(begin)

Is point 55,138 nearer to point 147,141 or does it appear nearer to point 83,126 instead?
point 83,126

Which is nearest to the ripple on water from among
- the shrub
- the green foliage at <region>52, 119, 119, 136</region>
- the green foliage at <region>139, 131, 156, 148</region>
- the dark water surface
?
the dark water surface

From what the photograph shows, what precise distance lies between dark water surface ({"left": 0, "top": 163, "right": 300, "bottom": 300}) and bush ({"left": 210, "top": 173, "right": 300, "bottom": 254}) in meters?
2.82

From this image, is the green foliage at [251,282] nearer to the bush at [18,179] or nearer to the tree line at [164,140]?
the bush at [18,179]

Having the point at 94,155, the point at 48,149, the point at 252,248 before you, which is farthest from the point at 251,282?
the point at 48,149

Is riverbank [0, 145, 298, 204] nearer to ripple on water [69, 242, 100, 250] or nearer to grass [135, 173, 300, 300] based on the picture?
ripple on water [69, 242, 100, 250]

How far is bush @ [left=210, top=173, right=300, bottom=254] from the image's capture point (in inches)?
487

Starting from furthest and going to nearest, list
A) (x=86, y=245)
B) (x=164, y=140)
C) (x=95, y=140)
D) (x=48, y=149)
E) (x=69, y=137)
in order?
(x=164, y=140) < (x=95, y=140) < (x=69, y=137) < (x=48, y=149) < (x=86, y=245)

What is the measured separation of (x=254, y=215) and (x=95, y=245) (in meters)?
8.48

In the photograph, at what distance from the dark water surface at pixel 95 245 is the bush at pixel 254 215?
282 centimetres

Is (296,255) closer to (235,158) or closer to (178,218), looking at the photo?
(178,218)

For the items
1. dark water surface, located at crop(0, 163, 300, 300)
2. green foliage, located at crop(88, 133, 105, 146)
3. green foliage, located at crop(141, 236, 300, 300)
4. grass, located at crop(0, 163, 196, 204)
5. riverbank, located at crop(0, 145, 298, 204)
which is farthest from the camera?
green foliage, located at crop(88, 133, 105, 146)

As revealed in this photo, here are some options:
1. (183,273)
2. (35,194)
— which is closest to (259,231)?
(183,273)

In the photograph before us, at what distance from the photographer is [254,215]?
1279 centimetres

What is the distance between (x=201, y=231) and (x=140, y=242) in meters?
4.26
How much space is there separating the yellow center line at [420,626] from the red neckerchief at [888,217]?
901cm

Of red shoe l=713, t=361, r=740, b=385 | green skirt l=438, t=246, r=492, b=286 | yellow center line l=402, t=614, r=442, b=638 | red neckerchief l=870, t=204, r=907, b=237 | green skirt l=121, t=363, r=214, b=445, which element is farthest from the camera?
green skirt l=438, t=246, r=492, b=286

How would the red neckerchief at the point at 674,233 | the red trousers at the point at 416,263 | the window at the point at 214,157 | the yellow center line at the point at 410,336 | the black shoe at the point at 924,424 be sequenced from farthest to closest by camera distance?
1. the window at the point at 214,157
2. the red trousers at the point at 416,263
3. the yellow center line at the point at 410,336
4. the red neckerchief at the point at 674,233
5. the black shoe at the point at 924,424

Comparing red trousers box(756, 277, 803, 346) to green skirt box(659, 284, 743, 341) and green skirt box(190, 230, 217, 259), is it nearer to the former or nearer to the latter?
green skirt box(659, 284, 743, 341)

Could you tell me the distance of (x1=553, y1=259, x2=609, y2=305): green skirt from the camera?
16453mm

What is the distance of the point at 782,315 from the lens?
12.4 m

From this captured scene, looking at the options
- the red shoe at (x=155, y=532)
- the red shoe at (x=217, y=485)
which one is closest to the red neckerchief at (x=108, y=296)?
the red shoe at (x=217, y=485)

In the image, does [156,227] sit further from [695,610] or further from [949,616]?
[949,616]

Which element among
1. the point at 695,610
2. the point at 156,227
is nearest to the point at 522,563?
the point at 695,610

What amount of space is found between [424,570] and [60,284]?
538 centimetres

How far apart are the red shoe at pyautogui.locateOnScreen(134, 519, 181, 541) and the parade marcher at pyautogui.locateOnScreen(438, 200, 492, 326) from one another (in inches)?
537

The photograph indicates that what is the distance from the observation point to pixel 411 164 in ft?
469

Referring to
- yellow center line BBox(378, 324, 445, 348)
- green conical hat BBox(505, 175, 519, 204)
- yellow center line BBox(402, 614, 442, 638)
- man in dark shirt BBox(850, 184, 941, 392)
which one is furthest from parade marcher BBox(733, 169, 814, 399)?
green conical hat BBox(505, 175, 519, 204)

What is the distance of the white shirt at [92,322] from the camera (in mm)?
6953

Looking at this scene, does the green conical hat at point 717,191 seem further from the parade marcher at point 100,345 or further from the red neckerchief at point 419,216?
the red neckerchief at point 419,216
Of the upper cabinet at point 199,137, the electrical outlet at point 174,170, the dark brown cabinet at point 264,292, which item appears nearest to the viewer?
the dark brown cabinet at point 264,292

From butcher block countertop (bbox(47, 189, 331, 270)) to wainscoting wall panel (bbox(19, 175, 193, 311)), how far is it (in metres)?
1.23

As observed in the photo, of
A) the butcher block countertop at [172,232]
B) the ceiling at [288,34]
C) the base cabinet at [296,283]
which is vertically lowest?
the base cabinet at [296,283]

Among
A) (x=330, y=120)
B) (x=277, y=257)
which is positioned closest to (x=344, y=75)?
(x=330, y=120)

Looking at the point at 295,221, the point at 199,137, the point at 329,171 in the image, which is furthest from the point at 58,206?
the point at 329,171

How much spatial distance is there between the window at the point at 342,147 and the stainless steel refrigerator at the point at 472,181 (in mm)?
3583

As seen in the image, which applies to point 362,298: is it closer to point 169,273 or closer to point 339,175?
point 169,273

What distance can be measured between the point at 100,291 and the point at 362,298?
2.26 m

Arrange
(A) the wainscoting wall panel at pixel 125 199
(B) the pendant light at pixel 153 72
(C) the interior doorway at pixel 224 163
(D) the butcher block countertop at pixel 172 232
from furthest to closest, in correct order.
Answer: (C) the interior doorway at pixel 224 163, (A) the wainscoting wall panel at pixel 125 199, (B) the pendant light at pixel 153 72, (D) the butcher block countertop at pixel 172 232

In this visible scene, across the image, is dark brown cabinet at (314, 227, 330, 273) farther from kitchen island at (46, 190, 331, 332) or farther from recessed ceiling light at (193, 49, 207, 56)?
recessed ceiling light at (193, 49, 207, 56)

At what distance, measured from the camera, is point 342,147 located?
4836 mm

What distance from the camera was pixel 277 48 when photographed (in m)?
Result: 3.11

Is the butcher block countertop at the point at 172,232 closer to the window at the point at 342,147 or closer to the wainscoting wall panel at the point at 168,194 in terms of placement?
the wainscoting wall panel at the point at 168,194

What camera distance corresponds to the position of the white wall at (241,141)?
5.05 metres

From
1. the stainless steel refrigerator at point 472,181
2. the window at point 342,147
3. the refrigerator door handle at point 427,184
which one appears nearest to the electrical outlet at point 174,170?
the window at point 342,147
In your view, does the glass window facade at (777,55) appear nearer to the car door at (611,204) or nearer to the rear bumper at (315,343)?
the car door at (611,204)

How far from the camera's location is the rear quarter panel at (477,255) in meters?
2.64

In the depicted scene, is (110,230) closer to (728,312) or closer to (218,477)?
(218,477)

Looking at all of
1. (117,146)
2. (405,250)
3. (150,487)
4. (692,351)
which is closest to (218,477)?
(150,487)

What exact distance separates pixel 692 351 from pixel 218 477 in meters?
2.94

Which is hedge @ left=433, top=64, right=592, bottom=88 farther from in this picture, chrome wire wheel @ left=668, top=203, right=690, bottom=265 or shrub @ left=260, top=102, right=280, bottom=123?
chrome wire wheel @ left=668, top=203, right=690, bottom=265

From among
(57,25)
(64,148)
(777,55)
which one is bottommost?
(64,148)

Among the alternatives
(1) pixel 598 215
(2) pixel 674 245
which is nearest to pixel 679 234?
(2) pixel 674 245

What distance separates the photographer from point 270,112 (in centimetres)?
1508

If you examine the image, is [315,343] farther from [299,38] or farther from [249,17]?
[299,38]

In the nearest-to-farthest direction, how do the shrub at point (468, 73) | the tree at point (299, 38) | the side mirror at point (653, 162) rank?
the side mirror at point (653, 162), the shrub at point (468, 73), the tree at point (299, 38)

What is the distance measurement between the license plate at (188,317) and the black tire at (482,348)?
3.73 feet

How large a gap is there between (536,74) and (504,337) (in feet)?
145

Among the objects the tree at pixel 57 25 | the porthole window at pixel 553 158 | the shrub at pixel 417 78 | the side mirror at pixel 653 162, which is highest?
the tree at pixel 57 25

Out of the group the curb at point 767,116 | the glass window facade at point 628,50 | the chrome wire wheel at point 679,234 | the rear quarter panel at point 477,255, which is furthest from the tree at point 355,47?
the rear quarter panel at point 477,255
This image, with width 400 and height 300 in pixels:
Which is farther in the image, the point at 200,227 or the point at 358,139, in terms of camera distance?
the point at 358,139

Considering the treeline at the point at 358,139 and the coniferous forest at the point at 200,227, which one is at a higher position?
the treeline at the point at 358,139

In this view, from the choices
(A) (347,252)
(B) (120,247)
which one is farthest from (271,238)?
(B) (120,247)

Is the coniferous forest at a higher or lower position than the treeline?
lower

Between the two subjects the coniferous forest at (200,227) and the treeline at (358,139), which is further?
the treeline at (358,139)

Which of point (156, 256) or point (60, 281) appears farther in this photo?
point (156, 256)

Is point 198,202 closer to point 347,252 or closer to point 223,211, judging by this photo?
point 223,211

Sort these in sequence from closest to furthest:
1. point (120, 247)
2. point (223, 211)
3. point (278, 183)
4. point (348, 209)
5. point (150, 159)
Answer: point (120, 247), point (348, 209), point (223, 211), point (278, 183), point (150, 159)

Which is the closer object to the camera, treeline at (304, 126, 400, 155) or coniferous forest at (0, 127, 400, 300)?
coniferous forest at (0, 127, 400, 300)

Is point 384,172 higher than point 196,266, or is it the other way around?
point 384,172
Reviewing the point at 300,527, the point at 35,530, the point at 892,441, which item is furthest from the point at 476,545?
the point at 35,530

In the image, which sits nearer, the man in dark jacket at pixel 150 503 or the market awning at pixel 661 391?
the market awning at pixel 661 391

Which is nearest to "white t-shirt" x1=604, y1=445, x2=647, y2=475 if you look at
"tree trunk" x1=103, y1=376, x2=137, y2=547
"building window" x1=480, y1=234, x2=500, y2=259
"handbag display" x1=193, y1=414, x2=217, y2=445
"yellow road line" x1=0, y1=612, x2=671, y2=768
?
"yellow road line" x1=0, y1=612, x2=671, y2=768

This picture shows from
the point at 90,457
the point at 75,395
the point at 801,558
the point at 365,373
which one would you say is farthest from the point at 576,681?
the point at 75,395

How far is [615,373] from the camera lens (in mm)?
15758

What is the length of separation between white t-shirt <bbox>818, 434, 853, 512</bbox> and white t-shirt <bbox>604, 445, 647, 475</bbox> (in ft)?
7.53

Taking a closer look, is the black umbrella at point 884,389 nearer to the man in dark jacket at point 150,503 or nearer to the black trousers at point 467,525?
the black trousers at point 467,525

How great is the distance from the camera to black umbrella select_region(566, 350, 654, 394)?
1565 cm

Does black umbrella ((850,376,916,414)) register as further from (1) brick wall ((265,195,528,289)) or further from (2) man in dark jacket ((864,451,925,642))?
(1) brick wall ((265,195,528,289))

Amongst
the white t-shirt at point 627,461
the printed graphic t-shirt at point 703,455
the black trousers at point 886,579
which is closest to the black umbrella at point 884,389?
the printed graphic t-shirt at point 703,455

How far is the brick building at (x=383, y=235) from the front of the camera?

(end)

What is needed: From the line holding "you look at" to the last line of the records, quote each line exactly and add nothing.

Result of this task:
Which is nearest to "white t-shirt" x1=604, y1=445, x2=647, y2=475 if you look at
"tree trunk" x1=103, y1=376, x2=137, y2=547
"building window" x1=480, y1=234, x2=500, y2=259
"handbag display" x1=193, y1=414, x2=217, y2=445
"yellow road line" x1=0, y1=612, x2=671, y2=768
?
"yellow road line" x1=0, y1=612, x2=671, y2=768

This picture shows from
the point at 90,457
the point at 75,395
the point at 801,558
the point at 365,373
which one would you say is farthest from the point at 576,681?
the point at 75,395

How far is [615,373] from the camera lens (in mm)?
15758

What is the length of separation between white t-shirt <bbox>818, 434, 853, 512</bbox> and white t-shirt <bbox>604, 445, 647, 475</bbox> (in ft)?
7.53

Taking a closer look, is the black umbrella at point 884,389 nearer to the man in dark jacket at point 150,503 or nearer to the black trousers at point 467,525?
the black trousers at point 467,525

How great is the distance from the camera to black umbrella select_region(566, 350, 654, 394)?
1565 cm

Does black umbrella ((850,376,916,414)) register as further from (1) brick wall ((265,195,528,289)) or further from (2) man in dark jacket ((864,451,925,642))?
(1) brick wall ((265,195,528,289))

Amongst
the white t-shirt at point 627,461
the printed graphic t-shirt at point 703,455
the black trousers at point 886,579
which is closest to the black umbrella at point 884,389?
the printed graphic t-shirt at point 703,455

How far is the brick building at (x=383, y=235) from the front of the camera?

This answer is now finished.